Work instruction 1
In the type inference thread, which language's type inference algorithm does the first post say has an anomaly?
Work instruction 2
Transcribe everything in the type inference thread from "I have three" down to "around hopefully... :-)".
Work instruction 3
Decide whether each statement agrees with the type inference thread, answering yes or no and quoting the deciding words: (a) The first post in the thread is by Brian Boutel. (b) The expression (\x.x o x) hd typechecks properly. (c) The first post suggests creating a new set of type variables for each occurrence of x.
(Selected text Opens)
[comp.lang.functional] Type Inference in ML

mmcg@bruce.cs.monash.OZ.AU (Mike McGaughey) (01/17/91)

There *is* an anomaly in the LML type inference algorithm - one which
has recently prevented my use of the language for some very elegant
continuation based solutions to problems.  The simplest form of the
problem is that the expression

	let x = hd o hd in x

will typecheck properly - to (List (List *a))->*a) - whereas

	(\x.x o x) hd

will not.  The problem with the second expression seems to be that the
inference algorithm erroneously expects both of the 'x' values in the
x o x to have the same type signature, when in fact it is only the _form_
of the signature that should be shared (perhaps a new set of type
variables should be created for each occurrence of x, and then unified
in the normal way).  Thus the type of x in the expression is given as
(*a->*a).

I have three questions: can anyone point me to an algorithm or paper
describing a polymorphic type system which does not share this
anomaly?  Are there any readily available lazy functional languages
which use this system?  Has anyone modified the LML compiler to do
this? (looks around hopefully... :-)

Cheers,

    Mike.
-- 
Mike McGaughey			ACSNET:	mmcg@bruce.cs.monash.oz

"His state is kingly; thousands at his bidding speed,
 And post o'er land and ocean without rest."		- Milton.

brian@comp.vuw.ac.nz (Brian Boutel) (01/17/91)

In article <3603@bruce.cs.monash.OZ.AU>, mmcg@bruce.cs.monash.OZ.AU
(Mike McGaughey) writes:
|> There *is* an anomaly in the LML type inference algorithm - one
|> which
|> has recently prevented my use of the language for some very elegant
|> continuation based solutions to problems.  The simplest form of the
|> problem is that the expression
|> 
|> 	let x = hd o hd in x
|> 
|> will typecheck properly - to (List (List *a))->*a) - whereas
|> 
|> 	(\x.x o x) hd
|> 
|> will not.  The problem with the second expression seems to be that
|> the
|> inference algorithm erroneously expects both of the 'x' values in
|> the
|> x o x to have the same type signature, when in fact it is only the
|> _form_
|> of the signature that should be shared (perhaps a new set of type
|> variables should be created for each occurrence of x, and then
|> unified
|> in the normal way).  Thus the type of x in the expression is given
|> as
|> (*a->*a).
(Selected text Closes)
(Source material Opens)
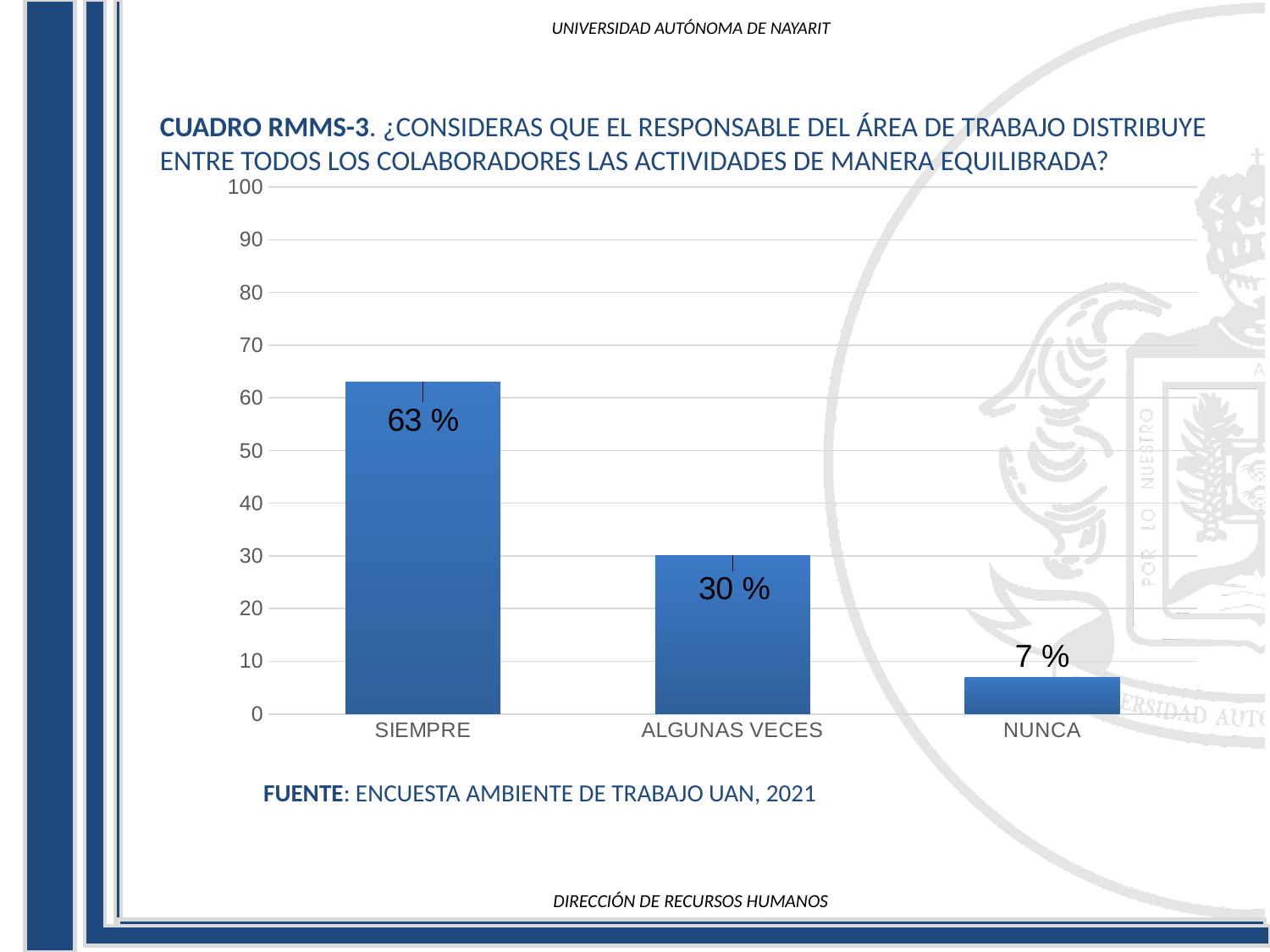
Which category has the highest value? SIEMPRE What is the value for NUNCA? 7 % What kind of chart is shown on the slide? bar chart Which is larger, the value for ALGUNAS VECES or the value for NUNCA? ALGUNAS VECES What is the value for ALGUNAS VECES? 30 % What is the value for SIEMPRE? 63 % How many categories are shown on the x axis? 3 What is the difference between the values for ALGUNAS VECES and NUNCA? 23 % What is the difference between the values for SIEMPRE and ALGUNAS VECES? 33 % Is the value for SIEMPRE greater or less than 50? greater Do the values rise or fall from left to right along the x axis? fall Which category has the lowest value? NUNCA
(Source material Closes)
Answer space 1
LML

Answer space 2
I have three questions: can anyone point me to an algorithm or paper
describing a polymorphic type system which does not share this
anomaly?  Are there any readily available lazy functional languages
which use this system?  Has anyone modified the LML compiler to do
this? (looks around hopefully... :-)

Answer space 3
(a) No: "mmcg@bruce.cs.monash.OZ.AU (Mike McGaughey) (01/17/91)"
(b) No: "will not."
(c) Yes: "perhaps a new set of type variables should be created for each occurrence of x"